Here, petitioner filed several state post-conviction collateral challenges. The first such petition, pending between August 27, 2002 and February 11, 2003 in the California Supreme Court, served to toll the limitations period for 5/12 months, as respondent concedes. However, petitioner's next state habeas petition, filed five years later, and all subsequent state habeas petitions, were not filed within a "reasonable" time and thus have no tolling effect under the statute. See Chavis, supra, 546 U.S. at 201 (unexplained delay of six months not a "reasonable" delay for tolling purposes); see also Bonner, supra, 425 F.3d at 1148 (when a state post-conviction petition is determined to be untimely by a state court, that is the end of the matter for purposes of § 2244(d)(2)). Thus, absent equitable tolling, the petition is time-barred.

III. Equitable Tolling

Petitioner argues for equitable tolling based on his 2007 discovery of the Cunningham case, which he claims is the only case that applies to his sentence. This argument lacks merit: For the reasons discussed above, Cunningham does not apply to petitioner's sentence. The fact that petitioner learned of Cunningham in 2007 and subsequently filed a series of habeas petitions in the state courts does not excuse the untimeliness of the instant federal petition, which does not raise a Cunningham claim. Thus the undersigned will recommend that the petition be dismissed as untimely.

Accordingly, IT IS HEREBY RECOMMENDED that:

1. Respondent's March 18, 2011 motion to dismiss for untimeliness (Dkt. No. 21) be granted; and 2. The petition (Dkt. No. 1) be dismissed.
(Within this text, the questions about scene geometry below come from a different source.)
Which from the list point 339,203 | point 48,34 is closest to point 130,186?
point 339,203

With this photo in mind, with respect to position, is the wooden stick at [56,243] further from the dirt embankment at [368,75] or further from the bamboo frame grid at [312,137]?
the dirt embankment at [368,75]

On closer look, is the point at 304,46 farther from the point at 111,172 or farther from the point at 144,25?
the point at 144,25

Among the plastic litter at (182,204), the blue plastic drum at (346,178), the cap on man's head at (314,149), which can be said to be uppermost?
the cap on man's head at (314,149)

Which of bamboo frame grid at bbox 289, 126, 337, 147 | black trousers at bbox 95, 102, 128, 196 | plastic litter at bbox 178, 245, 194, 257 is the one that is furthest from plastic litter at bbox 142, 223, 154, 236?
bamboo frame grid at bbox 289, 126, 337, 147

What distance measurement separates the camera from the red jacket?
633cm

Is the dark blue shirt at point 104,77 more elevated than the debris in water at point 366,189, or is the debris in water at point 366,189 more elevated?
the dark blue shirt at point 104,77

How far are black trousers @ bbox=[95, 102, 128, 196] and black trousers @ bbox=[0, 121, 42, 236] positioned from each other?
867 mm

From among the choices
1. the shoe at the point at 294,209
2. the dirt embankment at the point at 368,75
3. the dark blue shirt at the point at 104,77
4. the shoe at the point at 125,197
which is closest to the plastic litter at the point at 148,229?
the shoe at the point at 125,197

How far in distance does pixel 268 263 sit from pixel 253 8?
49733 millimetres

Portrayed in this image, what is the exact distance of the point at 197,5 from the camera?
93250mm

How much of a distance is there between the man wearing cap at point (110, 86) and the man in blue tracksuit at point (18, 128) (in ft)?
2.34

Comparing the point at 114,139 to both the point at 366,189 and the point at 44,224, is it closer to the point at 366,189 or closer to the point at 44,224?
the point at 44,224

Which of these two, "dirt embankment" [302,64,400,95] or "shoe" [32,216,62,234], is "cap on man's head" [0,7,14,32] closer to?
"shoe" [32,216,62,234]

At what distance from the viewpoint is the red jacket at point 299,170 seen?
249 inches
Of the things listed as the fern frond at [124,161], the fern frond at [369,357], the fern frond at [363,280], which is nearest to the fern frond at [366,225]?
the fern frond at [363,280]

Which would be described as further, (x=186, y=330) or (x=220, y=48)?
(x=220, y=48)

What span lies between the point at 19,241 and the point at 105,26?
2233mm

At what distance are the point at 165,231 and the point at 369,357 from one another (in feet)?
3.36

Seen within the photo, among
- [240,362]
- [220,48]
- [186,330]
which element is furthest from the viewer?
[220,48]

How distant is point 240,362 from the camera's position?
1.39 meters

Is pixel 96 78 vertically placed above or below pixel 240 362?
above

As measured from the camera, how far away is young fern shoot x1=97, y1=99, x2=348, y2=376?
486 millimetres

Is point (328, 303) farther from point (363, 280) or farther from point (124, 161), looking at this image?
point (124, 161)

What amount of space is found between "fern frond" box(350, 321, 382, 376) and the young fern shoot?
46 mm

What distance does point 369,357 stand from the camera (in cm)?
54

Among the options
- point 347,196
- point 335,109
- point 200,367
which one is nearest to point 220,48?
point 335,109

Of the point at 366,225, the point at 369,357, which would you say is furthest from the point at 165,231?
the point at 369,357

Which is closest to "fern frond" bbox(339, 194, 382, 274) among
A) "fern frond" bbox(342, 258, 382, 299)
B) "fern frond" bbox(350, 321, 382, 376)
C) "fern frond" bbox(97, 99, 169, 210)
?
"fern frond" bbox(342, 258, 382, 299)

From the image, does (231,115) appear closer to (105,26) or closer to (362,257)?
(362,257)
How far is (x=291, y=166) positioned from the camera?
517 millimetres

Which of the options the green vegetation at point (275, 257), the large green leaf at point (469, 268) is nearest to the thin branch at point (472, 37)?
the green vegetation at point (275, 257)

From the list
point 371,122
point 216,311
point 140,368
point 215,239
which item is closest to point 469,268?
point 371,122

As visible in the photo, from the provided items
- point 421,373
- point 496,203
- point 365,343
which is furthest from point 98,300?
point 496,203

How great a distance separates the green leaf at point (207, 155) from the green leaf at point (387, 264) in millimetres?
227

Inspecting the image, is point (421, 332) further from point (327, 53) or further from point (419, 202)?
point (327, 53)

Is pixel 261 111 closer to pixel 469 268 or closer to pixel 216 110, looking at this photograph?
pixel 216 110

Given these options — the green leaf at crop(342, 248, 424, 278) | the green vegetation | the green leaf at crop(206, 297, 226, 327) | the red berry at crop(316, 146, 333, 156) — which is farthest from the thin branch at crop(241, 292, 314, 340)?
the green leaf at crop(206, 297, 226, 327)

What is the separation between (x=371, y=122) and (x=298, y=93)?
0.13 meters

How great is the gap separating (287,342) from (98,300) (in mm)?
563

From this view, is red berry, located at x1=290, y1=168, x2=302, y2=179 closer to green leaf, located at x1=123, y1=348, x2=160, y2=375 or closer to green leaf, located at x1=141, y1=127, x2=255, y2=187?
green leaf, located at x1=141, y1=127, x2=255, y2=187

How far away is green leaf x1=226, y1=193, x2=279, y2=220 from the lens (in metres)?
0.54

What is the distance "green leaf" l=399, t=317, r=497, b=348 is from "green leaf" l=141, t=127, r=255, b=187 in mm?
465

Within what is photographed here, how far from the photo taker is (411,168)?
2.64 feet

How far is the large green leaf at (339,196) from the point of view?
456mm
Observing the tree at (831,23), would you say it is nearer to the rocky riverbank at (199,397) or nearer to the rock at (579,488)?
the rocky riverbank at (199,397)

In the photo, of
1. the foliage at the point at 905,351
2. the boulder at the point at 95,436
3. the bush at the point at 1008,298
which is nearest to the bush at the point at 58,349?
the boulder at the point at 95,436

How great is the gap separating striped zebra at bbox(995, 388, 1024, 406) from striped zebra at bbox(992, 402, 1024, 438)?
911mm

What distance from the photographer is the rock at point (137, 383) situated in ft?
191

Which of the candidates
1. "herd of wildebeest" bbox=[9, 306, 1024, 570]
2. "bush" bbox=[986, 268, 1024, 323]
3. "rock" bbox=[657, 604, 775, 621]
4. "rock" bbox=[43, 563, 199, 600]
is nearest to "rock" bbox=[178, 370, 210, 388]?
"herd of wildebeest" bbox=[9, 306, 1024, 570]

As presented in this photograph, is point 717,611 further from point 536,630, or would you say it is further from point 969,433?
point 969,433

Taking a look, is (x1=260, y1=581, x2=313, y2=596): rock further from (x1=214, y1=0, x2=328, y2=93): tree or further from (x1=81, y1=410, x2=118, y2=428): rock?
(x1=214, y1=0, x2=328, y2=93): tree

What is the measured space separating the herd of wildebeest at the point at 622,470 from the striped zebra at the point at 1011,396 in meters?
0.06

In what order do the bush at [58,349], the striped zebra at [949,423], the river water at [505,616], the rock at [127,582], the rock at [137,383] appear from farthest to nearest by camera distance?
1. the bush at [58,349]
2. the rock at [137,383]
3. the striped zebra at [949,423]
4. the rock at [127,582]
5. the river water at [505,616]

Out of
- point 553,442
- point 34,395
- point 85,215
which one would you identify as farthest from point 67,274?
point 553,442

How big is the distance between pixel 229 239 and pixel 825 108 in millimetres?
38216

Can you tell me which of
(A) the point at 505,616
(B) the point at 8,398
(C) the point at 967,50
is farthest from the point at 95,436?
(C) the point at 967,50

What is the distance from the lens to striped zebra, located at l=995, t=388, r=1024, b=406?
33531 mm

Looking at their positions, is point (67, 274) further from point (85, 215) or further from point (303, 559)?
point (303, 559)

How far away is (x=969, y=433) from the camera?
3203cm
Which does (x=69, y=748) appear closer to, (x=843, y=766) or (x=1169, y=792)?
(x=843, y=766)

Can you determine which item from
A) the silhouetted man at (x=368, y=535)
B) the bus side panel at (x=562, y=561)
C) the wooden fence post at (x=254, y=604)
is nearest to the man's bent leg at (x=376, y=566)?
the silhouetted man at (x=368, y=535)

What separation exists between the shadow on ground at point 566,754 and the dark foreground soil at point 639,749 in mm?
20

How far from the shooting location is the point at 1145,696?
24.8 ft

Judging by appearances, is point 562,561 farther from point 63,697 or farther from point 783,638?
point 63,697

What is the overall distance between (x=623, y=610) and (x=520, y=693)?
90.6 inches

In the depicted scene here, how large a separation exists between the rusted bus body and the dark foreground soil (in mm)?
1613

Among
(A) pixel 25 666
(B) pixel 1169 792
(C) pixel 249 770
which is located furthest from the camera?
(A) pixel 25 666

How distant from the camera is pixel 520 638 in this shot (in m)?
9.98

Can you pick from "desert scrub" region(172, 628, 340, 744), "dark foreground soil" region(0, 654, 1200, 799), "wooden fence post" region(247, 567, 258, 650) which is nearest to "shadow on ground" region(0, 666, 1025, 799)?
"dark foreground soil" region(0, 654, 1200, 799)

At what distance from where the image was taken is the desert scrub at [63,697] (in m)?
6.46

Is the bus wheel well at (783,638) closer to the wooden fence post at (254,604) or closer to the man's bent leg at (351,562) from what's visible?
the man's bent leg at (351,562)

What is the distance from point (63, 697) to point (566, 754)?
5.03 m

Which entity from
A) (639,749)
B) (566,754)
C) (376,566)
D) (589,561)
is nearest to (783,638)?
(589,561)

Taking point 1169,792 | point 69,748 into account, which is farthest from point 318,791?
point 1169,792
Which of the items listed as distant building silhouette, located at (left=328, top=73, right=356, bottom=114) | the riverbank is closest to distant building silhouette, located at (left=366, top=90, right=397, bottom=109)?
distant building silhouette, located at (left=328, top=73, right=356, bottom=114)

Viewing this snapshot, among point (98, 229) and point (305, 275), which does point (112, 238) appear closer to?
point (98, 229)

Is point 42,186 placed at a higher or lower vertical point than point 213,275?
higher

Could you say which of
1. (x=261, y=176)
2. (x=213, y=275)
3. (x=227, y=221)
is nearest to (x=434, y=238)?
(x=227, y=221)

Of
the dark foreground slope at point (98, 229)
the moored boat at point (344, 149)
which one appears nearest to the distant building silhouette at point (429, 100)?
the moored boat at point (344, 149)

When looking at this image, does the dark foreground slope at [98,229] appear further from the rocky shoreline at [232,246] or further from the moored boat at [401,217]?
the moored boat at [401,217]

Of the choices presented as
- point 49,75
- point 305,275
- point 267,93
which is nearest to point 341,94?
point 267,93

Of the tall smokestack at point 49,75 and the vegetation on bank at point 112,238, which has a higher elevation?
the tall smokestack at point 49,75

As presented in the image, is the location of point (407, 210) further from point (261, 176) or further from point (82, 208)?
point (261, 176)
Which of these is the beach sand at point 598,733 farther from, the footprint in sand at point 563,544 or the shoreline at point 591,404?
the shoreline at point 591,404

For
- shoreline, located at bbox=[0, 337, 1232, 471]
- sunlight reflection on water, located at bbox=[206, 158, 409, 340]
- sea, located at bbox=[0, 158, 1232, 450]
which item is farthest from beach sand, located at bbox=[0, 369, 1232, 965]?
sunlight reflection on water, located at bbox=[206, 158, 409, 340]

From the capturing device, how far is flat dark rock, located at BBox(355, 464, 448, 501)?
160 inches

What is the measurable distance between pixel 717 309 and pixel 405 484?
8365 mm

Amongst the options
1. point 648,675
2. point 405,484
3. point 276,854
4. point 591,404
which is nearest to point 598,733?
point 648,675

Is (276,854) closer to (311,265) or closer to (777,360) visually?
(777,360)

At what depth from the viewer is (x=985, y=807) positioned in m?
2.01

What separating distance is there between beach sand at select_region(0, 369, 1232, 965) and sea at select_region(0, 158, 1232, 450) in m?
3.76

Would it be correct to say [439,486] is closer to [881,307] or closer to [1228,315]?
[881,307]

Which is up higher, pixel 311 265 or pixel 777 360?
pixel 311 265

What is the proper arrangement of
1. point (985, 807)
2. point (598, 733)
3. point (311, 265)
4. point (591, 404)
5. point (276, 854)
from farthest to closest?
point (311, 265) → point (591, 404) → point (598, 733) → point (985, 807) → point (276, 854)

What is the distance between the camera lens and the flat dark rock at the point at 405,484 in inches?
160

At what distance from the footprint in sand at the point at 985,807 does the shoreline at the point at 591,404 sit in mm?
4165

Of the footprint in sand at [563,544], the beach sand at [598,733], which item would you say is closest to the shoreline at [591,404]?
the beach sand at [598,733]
These findings and recommendations are submitted to the United States District Judge assigned to the case, pursuant to the provisions of 28 U.S.C. § 636(b)(l). Within twenty-one days after being served with these findings and recommendations, any party may file written objections with the court and serve a copy on all parties. Such a document should be captioned "Objections to Magistrate Judge's Findings and Recommendations." Any reply to the objections shall be served and filed within fourteen days after service of the objections. The parties are advised that failure to file objections within the specified time may waive the right to appeal the District Court's order. Martinez v. Ylst, 951 F.2d 1153 (9th Cir. 1991).